Metrologic used its own software to design a suite of hardware to retrofit older CMMs and improve their efficiency. This hardware includes counting boards to serve manually operated CMMs, digital readouts to enable part manufacturers to view CMM coordinates and impose them on parts they are machining, and computer numerical controllers to direct CNC tooling accordingly.

A study conducted for Metrologic by Ing Barings of Amsterdam and London reported that automakers account for 20 percent of the approximately 8,500 CMMs that are installed worldwide each year. However, carmakers also drive use of the machines by their component suppliers, because CMM enables problems to be rectified during the manufacturing process rather than at the end of the cycle. Ing Barings concluded that, overall, the automotive industry accounts for 80 percent of all CMM business.

This reasoning was not lost on the Metrologic Group.
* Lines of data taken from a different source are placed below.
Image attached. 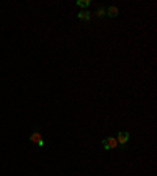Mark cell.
I'll list each match as a JSON object with an SVG mask.
<instances>
[{
	"instance_id": "cell-1",
	"label": "cell",
	"mask_w": 157,
	"mask_h": 176,
	"mask_svg": "<svg viewBox=\"0 0 157 176\" xmlns=\"http://www.w3.org/2000/svg\"><path fill=\"white\" fill-rule=\"evenodd\" d=\"M116 145H118V141H116V138H113V137H108V138H104V140H102V146H104L105 149H115Z\"/></svg>"
},
{
	"instance_id": "cell-2",
	"label": "cell",
	"mask_w": 157,
	"mask_h": 176,
	"mask_svg": "<svg viewBox=\"0 0 157 176\" xmlns=\"http://www.w3.org/2000/svg\"><path fill=\"white\" fill-rule=\"evenodd\" d=\"M116 141L118 143H121V145H126L127 141H129V132H118V138H116Z\"/></svg>"
},
{
	"instance_id": "cell-3",
	"label": "cell",
	"mask_w": 157,
	"mask_h": 176,
	"mask_svg": "<svg viewBox=\"0 0 157 176\" xmlns=\"http://www.w3.org/2000/svg\"><path fill=\"white\" fill-rule=\"evenodd\" d=\"M105 14H107L108 18H116V16L119 14V10H118L116 7H108V8L105 10Z\"/></svg>"
},
{
	"instance_id": "cell-4",
	"label": "cell",
	"mask_w": 157,
	"mask_h": 176,
	"mask_svg": "<svg viewBox=\"0 0 157 176\" xmlns=\"http://www.w3.org/2000/svg\"><path fill=\"white\" fill-rule=\"evenodd\" d=\"M90 18H91V14H90V11H86V10H83V11L79 13V19H80V21H90Z\"/></svg>"
},
{
	"instance_id": "cell-5",
	"label": "cell",
	"mask_w": 157,
	"mask_h": 176,
	"mask_svg": "<svg viewBox=\"0 0 157 176\" xmlns=\"http://www.w3.org/2000/svg\"><path fill=\"white\" fill-rule=\"evenodd\" d=\"M41 140V134L39 132H33L32 135H30V141H33V143H38Z\"/></svg>"
},
{
	"instance_id": "cell-6",
	"label": "cell",
	"mask_w": 157,
	"mask_h": 176,
	"mask_svg": "<svg viewBox=\"0 0 157 176\" xmlns=\"http://www.w3.org/2000/svg\"><path fill=\"white\" fill-rule=\"evenodd\" d=\"M77 5H79V7H82V8H86V7L90 5V0H79Z\"/></svg>"
},
{
	"instance_id": "cell-7",
	"label": "cell",
	"mask_w": 157,
	"mask_h": 176,
	"mask_svg": "<svg viewBox=\"0 0 157 176\" xmlns=\"http://www.w3.org/2000/svg\"><path fill=\"white\" fill-rule=\"evenodd\" d=\"M104 14H105V8H99V10L96 11V16H97V18H101V16H104Z\"/></svg>"
},
{
	"instance_id": "cell-8",
	"label": "cell",
	"mask_w": 157,
	"mask_h": 176,
	"mask_svg": "<svg viewBox=\"0 0 157 176\" xmlns=\"http://www.w3.org/2000/svg\"><path fill=\"white\" fill-rule=\"evenodd\" d=\"M38 146H44V140H43V138L38 141Z\"/></svg>"
}]
</instances>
In 1996, the French company signed an agreement with Volvo to retrofit and equip all the Swedish carmakers' CMMs with software and hardware. Two years later, Peugeot, Renault, and aerospace firm Aerospatial agreed to retrofit their measuring machines with Metrologic Group's products.
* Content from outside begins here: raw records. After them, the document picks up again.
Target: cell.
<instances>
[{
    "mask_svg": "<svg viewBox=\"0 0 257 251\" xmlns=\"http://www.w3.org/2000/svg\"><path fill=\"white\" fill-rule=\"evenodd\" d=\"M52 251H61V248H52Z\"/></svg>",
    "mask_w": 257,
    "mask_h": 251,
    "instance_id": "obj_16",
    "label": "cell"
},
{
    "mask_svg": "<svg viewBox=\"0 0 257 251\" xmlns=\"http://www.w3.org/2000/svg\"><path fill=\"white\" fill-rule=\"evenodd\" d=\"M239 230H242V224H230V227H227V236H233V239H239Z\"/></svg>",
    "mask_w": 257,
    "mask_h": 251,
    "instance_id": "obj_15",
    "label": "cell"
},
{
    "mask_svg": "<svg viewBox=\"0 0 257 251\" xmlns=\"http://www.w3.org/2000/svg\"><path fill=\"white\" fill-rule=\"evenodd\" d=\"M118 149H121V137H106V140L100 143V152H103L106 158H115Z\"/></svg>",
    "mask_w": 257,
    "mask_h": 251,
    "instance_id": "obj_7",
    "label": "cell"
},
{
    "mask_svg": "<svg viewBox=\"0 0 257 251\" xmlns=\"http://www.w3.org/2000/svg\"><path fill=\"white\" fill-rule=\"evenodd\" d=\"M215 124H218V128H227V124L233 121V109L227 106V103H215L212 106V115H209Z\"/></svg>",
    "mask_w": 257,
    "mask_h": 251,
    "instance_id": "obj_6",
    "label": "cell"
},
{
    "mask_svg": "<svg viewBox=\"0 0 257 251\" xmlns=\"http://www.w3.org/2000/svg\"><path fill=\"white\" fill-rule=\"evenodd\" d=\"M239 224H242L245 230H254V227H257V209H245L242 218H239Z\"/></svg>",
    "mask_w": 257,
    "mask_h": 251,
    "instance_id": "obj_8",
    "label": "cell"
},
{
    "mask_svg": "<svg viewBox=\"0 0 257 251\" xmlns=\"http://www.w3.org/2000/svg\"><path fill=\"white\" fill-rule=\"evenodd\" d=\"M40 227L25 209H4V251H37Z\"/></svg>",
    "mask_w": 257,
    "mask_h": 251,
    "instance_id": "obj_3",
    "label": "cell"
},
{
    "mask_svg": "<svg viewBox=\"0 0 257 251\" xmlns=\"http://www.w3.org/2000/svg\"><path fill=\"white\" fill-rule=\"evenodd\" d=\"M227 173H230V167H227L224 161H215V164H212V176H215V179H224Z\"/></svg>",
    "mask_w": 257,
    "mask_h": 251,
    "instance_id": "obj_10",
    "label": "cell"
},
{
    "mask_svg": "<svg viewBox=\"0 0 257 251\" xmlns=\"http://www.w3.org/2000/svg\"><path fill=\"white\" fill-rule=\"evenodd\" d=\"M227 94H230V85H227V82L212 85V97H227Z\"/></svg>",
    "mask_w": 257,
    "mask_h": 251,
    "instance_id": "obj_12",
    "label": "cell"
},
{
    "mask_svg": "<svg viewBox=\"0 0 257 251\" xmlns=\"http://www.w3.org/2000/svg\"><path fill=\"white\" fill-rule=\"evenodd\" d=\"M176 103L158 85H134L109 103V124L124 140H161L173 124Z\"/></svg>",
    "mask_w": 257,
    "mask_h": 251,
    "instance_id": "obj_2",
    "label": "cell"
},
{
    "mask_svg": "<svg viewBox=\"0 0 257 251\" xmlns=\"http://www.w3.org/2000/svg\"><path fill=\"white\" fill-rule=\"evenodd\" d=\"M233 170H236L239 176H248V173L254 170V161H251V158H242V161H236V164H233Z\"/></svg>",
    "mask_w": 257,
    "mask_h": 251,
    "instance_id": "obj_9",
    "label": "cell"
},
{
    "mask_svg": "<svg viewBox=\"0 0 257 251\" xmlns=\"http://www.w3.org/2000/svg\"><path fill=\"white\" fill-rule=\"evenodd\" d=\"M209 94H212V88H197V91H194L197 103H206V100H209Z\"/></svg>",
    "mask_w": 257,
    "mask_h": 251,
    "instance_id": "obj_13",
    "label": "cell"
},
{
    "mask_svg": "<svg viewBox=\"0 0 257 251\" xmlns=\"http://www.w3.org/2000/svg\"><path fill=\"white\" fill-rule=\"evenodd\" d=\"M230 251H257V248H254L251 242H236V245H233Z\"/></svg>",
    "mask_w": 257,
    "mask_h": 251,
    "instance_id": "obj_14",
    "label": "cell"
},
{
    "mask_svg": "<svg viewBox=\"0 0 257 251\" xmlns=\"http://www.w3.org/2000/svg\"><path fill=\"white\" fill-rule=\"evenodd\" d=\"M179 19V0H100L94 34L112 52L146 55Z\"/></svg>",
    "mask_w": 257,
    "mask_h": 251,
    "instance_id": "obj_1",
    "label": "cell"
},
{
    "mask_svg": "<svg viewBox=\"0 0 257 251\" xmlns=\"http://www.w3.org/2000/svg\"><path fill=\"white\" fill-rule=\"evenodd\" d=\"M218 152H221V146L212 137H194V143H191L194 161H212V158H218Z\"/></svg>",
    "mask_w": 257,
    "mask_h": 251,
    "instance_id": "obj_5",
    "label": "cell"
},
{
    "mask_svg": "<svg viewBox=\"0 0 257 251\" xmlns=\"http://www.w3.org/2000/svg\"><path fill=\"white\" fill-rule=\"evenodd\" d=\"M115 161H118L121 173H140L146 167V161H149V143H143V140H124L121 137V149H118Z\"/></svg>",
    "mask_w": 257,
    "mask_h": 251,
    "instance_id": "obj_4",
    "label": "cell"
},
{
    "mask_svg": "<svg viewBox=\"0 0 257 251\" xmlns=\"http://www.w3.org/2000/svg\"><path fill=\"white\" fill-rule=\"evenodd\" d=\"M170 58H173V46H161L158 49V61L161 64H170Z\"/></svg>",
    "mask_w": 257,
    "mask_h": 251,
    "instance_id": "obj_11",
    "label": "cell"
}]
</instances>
Metrologic plans to use its latest measuring software product, the Metrologic IT, to crack the U.S. automotive CMM market. Metrologic designed this 3-D tool to be installed with new CMMs, or to retrofit older machines, whether manual, robotic, touch sensor, laser, or video. Metrologic claims Delmia's Rasant software balances the assembly lines and assesses the ergonomics of workplace labor sequences, so that workers are busily occupied between 85 and 95 percent of the time. its software is compatible with virtually all CMM models, including Brown & Sharp, Zeiss, LK, and DEA touch sensor CMMs, Leica, SMX, and API laser trackers, and Faro and Roma articulated arm machines.

CMM operators program the Metrologic II to measure pertinent defined geometrical features of a part and to generate the automatic probe paths to measure that part. The software makes its calculations using algorithms certified by the National Institute of Standards and Technology in Gaithersburg, Md., and Physik Technologie in Braunschweig, Germany.

The software creates a detailed graphical display of every geometrical feature, including probed points, and graphical display of any deviation from the CAD design . Operators can select a variety of geometrical constructions for those displays to suit the part.

In addition, Metrologic II can be aligned as needed; for example, 3-2-1 configuration for position; that is, taking readings from three points atop the part, two from its edge, and one on another point to lock the part into the six degrees of freedom for a machine tool. Operators can also use a reference feature, such as a facing or a hole, as datum to configure the software.

Edwards described Metrologic II as a feedback system that enables part manufacturers to improve their machining process. "These days, all design work for parts is done digitally on a computer, without the construction of models or artifacts," he said. "CNC machines then manufacture the part digitally. Although the design intent is perfect-as a CAD drawing-the actual processing of the part is not, because even with CNC machines, there is always an uncertainty, from human error to manufacturing uncertainty, such as cutting controls, stamping process stretch, and metal flow characteristics. Metrologic II enables parts makers to measure their parts digitally and compare them to the original design intent, thereby closing the loop between digital design and manufacture."

Beyond improving the tooling of standard parts, CMM operators can use Metrologic II to evaluate the shape of a new part, or to improve the recalibration of machining fixtures. "They could also use the software to study a competitor's part, and to reproduce it, whether car parts, castings, or turbine blades," remarked Edwards

Metrologic has begun supplying hardware, some of it equipped with Metrologic II, to U.S. automakers, including BMW in Greensville, S.C.